**Фрагмент текста**:
# # #

Мария Грация Кьюри в Dior в этот раз обратилась к концу 1960-х, а именно к 1967-му, ожидаемо вспомнив Марка Боана, умершего в конце прошлого года в возрасте 97 лет, и придуманную им для молодых девушек линию готового платья Miss Dior. Поэтому под шепоты и всхлипы Джейн Биркин (тоже умершей в прошлом году) в «Je t’aime... moi non plus» по подиуму шли модели в топах из мелкой сетки, надетых на черные лифчики, и в больших мужских пиджаках, надетых с черными чулками. Была белая рубашка с болтающимися расстегнутыми манжетами, широкими черными брюками и молочного оттенка вязаной жилеткой сверху. Короткая куртка с меховым воротником из блестящей кожи с черной водолазкой и черной юбкой из перфорированной кожи. И красивые длинные платья без рукавов, выглядящие так, будто их сделали из кольчуги,— вероятно, призванные сказать нам, что мир не так уж расположен к юным девушкам, что в 1967 году, что сейчас, и им нужно научиться самим заботиться о себе.

Ким Джонс продолжает обретать свой стиль в Fendi и сейчас показал новый силуэт, который мы смело записываем в колонку его удач: достаточно обозначенные, но мягкие скругленные плечи, закрытая грудь с воротником-стойкой, четкая талия и небольшой дополнительный объем на бедрах. Он есть в пиджаках и пальто, и на его же основе сделана серия платьев — и это держит всю коллекцию. Плюс юбки-трапеции из красивейшей плотной чуть состаренной глянцевой кожи, плюс новая фендиевская многослойность с трикотажными рукавами и нарукавниками, надетыми поверх пиджаков, пальто и тонких лонгсливов, с воротниками и нагрудниками, надетыми таким же манером, плюс чрезвычайно красивая гамма из серого, горчичного, желтого, фиолетового и синего, а еще болотных и грибных оттенков и глубокого цвета свекольной кожуры — так складывается курс нового Fendi.

# # #

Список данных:
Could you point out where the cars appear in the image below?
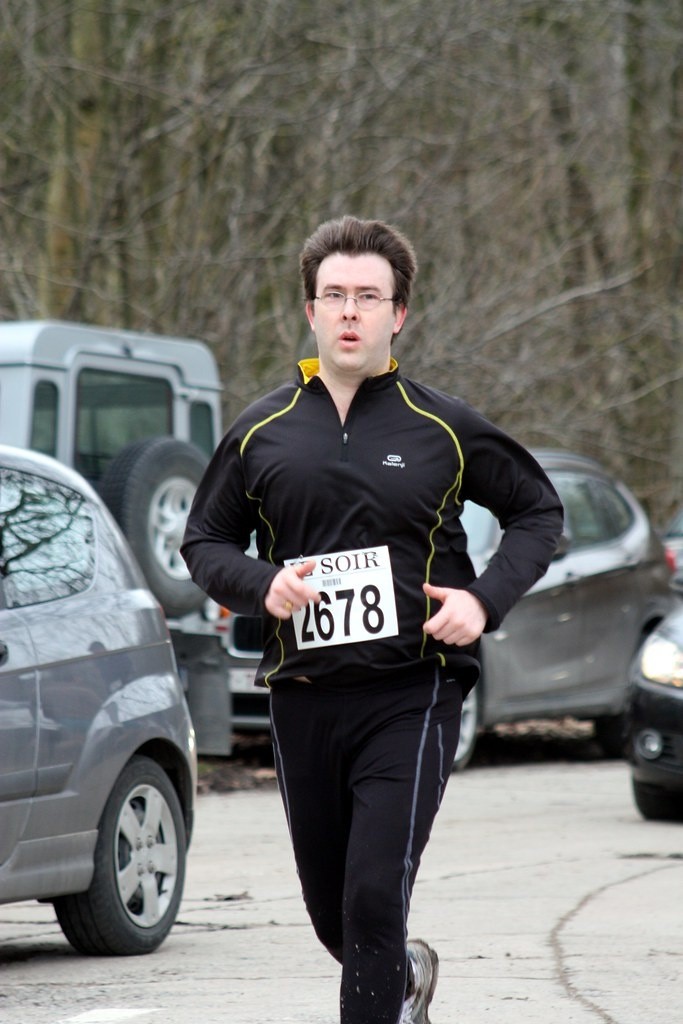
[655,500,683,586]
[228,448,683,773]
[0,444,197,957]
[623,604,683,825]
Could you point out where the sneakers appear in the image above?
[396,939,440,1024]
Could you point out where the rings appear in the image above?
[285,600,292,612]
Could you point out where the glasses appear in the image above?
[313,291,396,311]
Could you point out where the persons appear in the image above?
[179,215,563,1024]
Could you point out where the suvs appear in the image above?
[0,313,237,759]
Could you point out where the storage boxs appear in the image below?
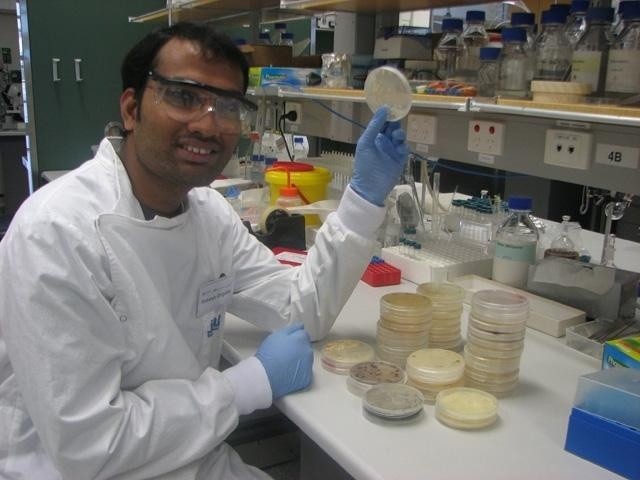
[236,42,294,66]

# # #

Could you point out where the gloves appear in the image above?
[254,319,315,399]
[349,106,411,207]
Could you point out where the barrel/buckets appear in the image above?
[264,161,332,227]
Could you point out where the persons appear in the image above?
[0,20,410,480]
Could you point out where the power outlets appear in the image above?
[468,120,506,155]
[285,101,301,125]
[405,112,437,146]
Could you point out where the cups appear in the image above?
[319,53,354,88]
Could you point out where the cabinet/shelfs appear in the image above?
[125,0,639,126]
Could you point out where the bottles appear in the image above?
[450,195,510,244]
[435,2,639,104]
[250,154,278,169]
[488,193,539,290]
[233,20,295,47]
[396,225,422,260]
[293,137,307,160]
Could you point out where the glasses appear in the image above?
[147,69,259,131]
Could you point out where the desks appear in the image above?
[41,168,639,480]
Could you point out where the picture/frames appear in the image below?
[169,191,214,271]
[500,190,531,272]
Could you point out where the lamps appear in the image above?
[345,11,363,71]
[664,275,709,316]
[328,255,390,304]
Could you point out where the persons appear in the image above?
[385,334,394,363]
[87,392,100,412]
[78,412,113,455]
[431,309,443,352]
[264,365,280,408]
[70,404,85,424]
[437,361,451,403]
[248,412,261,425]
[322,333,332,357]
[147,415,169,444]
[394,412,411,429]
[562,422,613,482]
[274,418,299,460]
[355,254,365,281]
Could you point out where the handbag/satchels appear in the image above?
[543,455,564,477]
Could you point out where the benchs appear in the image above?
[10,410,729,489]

# # #

**Задания**:
1. Как кратко, в виде списка, изложить абзац фрагмента о показах Dior и Fendi, который начинается словами «Ким Джонс продолжает», сохранив его основные факты?
2. Отредактируйте записи от строки с «Could you point out where the storage» до строки с «[236,42,294,66]» включительно, заменив «point out» на «show» и ничего больше не меняя. Изображения в ответ не включайте.

**Ответы**:
1.
- Ким Джонс в Fendi показал новый силуэт: мягкие скругленные плечи, закрытая грудь с воротником-стойкой, четкая талия и небольшой объем на бедрах.
- Этот силуэт есть в пиджаках и пальто, на его основе сделана серия платьев, и он держит всю коллекцию.
- В коллекции есть юбки-трапеции из плотной, чуть состаренной глянцевой кожи.
- Появилась новая многослойность: поверх пиджаков, пальто и тонких лонгсливов надеты трикотажные рукава и нарукавники, а также воротники и нагрудники.
- Цветовая гамма включает серый, горчичный, желтый, фиолетовый и синий, болотные и грибные оттенки и глубокий цвет свекольной кожуры.

2.
Could you show where the storage boxs appear in the image below?
[236,42,294,66]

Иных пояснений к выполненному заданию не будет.